--- start of DOCUMENT PASSAGE ---
22 October 2014

even when I'm judge-y

When I walked out of the DFCS office yesterday, my heart was carrying a heavy load.  As I neared the main entrance of the building, I tried to shake it off.  I saw an itty-bitty baby all squenched up in an umbrella stroller, nearly laying sideways on the seat.  I exclaimed a little too loudly and with too much delight, "awe! so tiny!"  The infant's mother glanced my way with an expression that stated quite plainly, "you have got to be kidding me lady." {I read glances better than I read lips.}

This is not an uncommon occurrence.  For one, small talk is not my thing.  For two, nobody in the government offices is looking for a friendly face while walking in and out.  Honestly, I think I am the only one that is attempting eye contact most days.  And this is only after being a regular in the building for over a year.

This is so far out of my comfort zone.

This encounter with this tiny-baby's-momma though, emphasized an ugly part of myself.  Its the judge-y part.  The part that notes, "I have never seen an infant in an umbrella stroller."  But then just after noting it, goes on to think, "I would never put an infant in an umbrella stroller."

And I hate that this part of me still lurks around. Because the truth is, its really hard to love your neighbor when you are judging her.  This is that kind of judgement we carry around with us and keep quiet.  It spills out in passing and we if we notice it, we brush it aside hastily.  It might be called bias, it might be called prejudice.  Whatever you call it, my tendency is to pretend like its not there.

But yesterday, my heavy heart collided with my judginess and the tears filled my eyes.  How long will I walk these halls before I just love?  How long will I look to make eye contact while chasing away my rush-to-judge-thoughts?
--- end of DOCUMENT PASSAGE ---
§ SET EXERCISE
According to the blog post, how long has the writer been a regular in the building? The lines that follow play no part in the task.
--- start of DATA LINES ---
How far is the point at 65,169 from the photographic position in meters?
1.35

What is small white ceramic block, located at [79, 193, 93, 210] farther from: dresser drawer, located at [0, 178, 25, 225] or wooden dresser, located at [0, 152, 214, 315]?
--- end of DATA LINES ---
§ FULL SOLUTION
Over a year.